← Back to blog

Kubernetes Runbook Templates: Ready to Use

· 5 min read · Stew Team
devops runbook templatekubernetesdevops

Kubernetes operations require specialized runbooks. Generic templates don’t account for namespaces, pod lifecycles, or the declarative nature of K8s.

This guide provides Kubernetes-specific DevOps runbook templates you can use immediately.

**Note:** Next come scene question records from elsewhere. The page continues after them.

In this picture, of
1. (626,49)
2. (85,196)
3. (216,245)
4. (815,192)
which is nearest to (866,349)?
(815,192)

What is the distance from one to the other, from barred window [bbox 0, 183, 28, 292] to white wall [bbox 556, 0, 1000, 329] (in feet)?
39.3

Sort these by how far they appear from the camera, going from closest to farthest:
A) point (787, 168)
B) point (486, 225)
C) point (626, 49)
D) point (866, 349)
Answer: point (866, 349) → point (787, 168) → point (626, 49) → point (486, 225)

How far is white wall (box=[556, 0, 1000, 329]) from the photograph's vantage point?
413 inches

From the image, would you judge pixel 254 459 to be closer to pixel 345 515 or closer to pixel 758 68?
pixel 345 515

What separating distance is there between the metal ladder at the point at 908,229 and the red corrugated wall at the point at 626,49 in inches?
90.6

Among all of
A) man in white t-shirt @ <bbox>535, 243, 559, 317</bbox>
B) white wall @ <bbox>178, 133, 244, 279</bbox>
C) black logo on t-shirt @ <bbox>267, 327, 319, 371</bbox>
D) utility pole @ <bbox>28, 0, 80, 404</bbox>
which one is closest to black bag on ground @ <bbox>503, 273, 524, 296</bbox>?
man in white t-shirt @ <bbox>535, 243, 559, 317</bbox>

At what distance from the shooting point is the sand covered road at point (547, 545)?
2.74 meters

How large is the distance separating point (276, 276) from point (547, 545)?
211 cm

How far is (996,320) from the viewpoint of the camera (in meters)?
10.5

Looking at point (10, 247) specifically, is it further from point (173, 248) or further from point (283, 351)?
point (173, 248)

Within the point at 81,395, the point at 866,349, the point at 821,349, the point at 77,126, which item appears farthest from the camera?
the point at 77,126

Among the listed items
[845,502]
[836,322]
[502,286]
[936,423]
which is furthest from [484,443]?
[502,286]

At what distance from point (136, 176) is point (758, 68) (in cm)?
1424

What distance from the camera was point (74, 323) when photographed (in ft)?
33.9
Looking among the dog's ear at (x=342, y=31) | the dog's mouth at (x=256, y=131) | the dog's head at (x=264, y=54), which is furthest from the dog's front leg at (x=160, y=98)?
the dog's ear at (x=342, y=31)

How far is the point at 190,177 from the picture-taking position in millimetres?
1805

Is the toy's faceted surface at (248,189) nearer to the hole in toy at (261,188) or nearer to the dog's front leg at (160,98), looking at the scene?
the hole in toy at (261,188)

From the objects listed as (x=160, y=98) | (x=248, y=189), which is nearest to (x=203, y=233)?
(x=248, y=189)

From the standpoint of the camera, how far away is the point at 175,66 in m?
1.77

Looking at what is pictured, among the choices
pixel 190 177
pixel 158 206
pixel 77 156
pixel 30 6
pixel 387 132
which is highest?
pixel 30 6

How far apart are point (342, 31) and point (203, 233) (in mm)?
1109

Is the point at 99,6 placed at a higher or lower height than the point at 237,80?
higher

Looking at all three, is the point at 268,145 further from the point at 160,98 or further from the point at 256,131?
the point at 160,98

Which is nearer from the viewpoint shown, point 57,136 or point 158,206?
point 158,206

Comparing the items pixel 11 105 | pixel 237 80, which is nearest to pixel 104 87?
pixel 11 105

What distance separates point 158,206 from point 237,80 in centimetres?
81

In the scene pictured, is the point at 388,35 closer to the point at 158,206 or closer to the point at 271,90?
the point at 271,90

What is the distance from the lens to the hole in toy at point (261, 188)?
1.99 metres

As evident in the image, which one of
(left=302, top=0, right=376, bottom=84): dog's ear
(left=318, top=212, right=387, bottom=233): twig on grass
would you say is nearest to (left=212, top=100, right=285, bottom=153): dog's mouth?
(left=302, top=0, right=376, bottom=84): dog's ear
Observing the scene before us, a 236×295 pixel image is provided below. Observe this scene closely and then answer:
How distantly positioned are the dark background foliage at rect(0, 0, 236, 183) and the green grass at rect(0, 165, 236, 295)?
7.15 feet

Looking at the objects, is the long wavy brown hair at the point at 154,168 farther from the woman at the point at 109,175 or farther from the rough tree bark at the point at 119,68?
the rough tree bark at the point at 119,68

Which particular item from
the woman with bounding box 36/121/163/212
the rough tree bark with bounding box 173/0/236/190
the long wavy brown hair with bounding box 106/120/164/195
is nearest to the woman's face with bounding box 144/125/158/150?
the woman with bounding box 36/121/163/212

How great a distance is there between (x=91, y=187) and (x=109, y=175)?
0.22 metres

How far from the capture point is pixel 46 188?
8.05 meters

Why Kubernetes Needs Specialized Runbook Templates

Kubernetes introduces unique operational challenges:

  • Multiple resources: Deployments, pods, services, configmaps
  • Namespace isolation: Commands need namespace context
  • Declarative state: Desired state vs. actual state debugging
  • Dynamic infrastructure: Pods come and go constantly

A DevOps runbook template for Kubernetes must account for these realities.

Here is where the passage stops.